DIRECTIONS |
1 - In the article on Bryant's contract dispute, how much would Bryant forfeit for every game he holds out?
2 - Reproduce everything in the article on Bryant's contract dispute from "Knowing that he" down to "gain no leverage.".
3 - Do these statements agree with the article on Bryant's contract dispute? Answer yes or no for each, quoting the words that decide it. (a) The Miami Dolphins paid Mike Wallace $15 million last year. (b) Calvin Johnson is in the middle of a five-year deal. (c) The team's first game is against the Philadelphia Eagles.

DOCUMENT TEXT |
►
Even Hall-of-Fame receivers that won championships were not the best players on their team. San Francisco’s great wide receiver Jerry Rice was less important than quarterbacks Joe Montana and Steve Young just as the Cowboys’ wide receiver Michael Irvin was a complimentary piece to running back Emmitt Smith in the 1990’s and the Steelers’ legendary receiver Lynn Swan took a back seat to running back Franco Harris and the team’s famous Steel Curtain defense in the 1970’s.

Bryant deserves to be paid as one of the top wide receivers in the game but the Cowboys are simply not going to devote $15 million or more of their salary cap to a player that will touch the ball less than ten times a game on average. Though the NFL is more of a passing league than ever, wide receivers do not lead their team championships like a quarterback, running back or defense can.

Bryant will either have to come to grips with the reality that he is not going to be paid as much as the Miami Dolphins paid wide receiver Mike Wallace last year ($15 million). Nor will he receive a contract similar to that of Calvin Johnson who is in the middle of a seven-year $113.4 million deal with an average annual salary of $16.2 million.

Another disadvantage for Bryant is that the Cowboys are not operating financially like they did a decade ago. They’ve been in salary-cap purgatory and seem committed to not making that same mistake again.

In 2014 the Cowboys redefined their identity. They have assembled a dominant offensive line and will count on their running game and the play making of quarterback Tony Romo to be the focal points of the offense while allocating their resources more wisely to ensure depth across the roster.

If Bryant is unwilling to take a more reasonable deal, it is likely that Dallas will not only utilize the franchise tag on him this year (meaning his salary is to equal the average of the five highest paid players at his position) but next year as well. While he will be paid well ($12.5 million dollars and possibly $17 million plus if he is franchised again next year) it appears that he is not going to be able to work out the type of long-term deal with a huge signing bonus he desires because the Cowboys have finally learned not to make that type of mistake again.

Knowing that he is in a position of weakness, Bryant is playing what he thinks is his ace in the hole. But his threats of holding out of the team’s first game are hollow.

Bryant is too competitive to voluntarily sit out a game, especially a nationally televised game against the New York Giants and their second-year wide receiver phenom Odell Beckham Jr. Also, consider that he would forfeit $781,250 for every game he holds out and that is a high price to pay to make a point that is likely to gain no leverage.

Just as everyone knew Minnesota Vikings’ running back Adrian Peterson’s threat to retire if he wasn’t traded was a hollow attempt at using what little leverage he had at his disposal, so is Bryant’s threat to sit out any regular season games similarly impotent and desperate. For a man concerned with money, it would make little sense to forfeit $781,250 in an attempt to win a battle that he is destined to lose.
◄
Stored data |
►
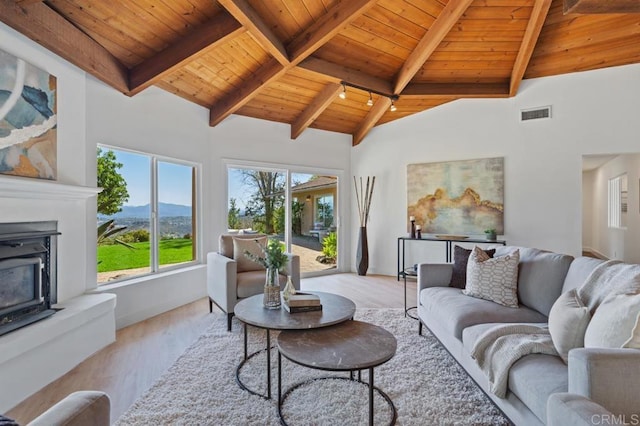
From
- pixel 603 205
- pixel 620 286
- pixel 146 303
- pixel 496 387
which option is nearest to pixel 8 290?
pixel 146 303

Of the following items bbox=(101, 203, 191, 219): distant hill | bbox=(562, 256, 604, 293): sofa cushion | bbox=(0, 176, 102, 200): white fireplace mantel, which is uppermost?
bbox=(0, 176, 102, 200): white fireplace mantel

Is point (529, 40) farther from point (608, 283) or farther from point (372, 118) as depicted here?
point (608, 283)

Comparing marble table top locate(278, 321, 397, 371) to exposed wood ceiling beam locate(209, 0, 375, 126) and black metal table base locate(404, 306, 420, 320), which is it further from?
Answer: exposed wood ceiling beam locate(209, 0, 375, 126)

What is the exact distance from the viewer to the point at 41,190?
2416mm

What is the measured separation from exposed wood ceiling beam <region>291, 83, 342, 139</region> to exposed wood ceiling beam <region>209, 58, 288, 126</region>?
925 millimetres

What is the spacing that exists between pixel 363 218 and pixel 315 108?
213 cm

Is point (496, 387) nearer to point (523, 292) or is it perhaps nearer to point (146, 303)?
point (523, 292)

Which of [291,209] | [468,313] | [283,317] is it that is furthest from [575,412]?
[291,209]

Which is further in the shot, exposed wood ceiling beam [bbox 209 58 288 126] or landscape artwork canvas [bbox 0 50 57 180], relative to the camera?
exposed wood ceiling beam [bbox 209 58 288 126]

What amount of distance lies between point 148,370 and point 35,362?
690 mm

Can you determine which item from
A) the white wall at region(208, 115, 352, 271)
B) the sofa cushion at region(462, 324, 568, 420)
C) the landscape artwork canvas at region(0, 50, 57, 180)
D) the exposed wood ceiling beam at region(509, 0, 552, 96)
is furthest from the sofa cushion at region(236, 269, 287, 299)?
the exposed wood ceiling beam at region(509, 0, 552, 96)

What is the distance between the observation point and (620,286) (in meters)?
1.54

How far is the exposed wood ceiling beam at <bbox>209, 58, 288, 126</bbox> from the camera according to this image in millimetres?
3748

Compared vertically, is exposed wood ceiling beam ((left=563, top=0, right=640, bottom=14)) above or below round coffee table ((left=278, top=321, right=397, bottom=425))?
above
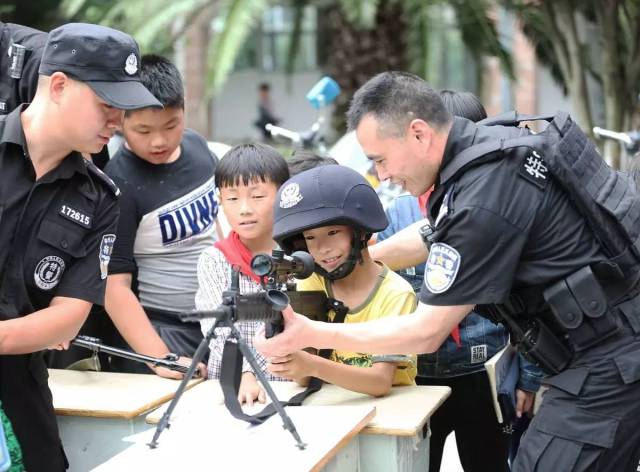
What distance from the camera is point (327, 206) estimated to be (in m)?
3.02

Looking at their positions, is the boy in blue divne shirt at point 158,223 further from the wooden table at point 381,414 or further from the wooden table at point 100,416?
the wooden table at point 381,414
◄
►
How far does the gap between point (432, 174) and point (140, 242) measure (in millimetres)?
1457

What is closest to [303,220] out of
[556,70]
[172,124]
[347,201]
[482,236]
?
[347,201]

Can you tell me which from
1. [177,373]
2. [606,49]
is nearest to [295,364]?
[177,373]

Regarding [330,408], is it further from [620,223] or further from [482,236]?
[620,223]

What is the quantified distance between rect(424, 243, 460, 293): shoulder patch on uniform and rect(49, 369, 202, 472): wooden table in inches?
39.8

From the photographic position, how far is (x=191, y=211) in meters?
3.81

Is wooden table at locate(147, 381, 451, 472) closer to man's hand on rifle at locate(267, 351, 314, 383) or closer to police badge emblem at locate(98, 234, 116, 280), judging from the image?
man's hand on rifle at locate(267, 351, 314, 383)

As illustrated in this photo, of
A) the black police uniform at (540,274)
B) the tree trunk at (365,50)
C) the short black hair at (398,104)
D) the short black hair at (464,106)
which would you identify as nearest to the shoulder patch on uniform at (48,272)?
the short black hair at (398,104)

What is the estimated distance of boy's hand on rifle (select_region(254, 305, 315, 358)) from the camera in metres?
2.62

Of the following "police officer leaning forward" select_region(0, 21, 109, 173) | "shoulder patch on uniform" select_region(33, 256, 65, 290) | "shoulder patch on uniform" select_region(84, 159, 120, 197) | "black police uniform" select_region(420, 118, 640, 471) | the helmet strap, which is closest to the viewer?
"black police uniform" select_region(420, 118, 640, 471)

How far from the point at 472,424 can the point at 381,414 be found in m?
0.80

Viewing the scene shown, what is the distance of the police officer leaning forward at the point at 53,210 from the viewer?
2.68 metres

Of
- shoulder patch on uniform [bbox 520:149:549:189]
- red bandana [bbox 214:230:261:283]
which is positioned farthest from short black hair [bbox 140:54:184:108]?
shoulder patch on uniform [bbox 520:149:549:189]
◄
SOLVED PROBLEMS |
1 - $781,250

2 -
Knowing that he is in a position of weakness, Bryant is playing what he thinks is his ace in the hole. But his threats of holding out of the team’s first game are hollow.

Bryant is too competitive to voluntarily sit out a game, especially a nationally televised game against the New York Giants and their second-year wide receiver phenom Odell Beckham Jr. Also, consider that he would forfeit $781,250 for every game he holds out and that is a high price to pay to make a point that is likely to gain no leverage.

3 -
(a) Yes: "as much as the Miami Dolphins paid wide receiver Mike Wallace last year ($15 million)"
(b) No: "in the middle of a seven-year $113.4 million deal"
(c) No: "a nationally televised game against the New York Giants"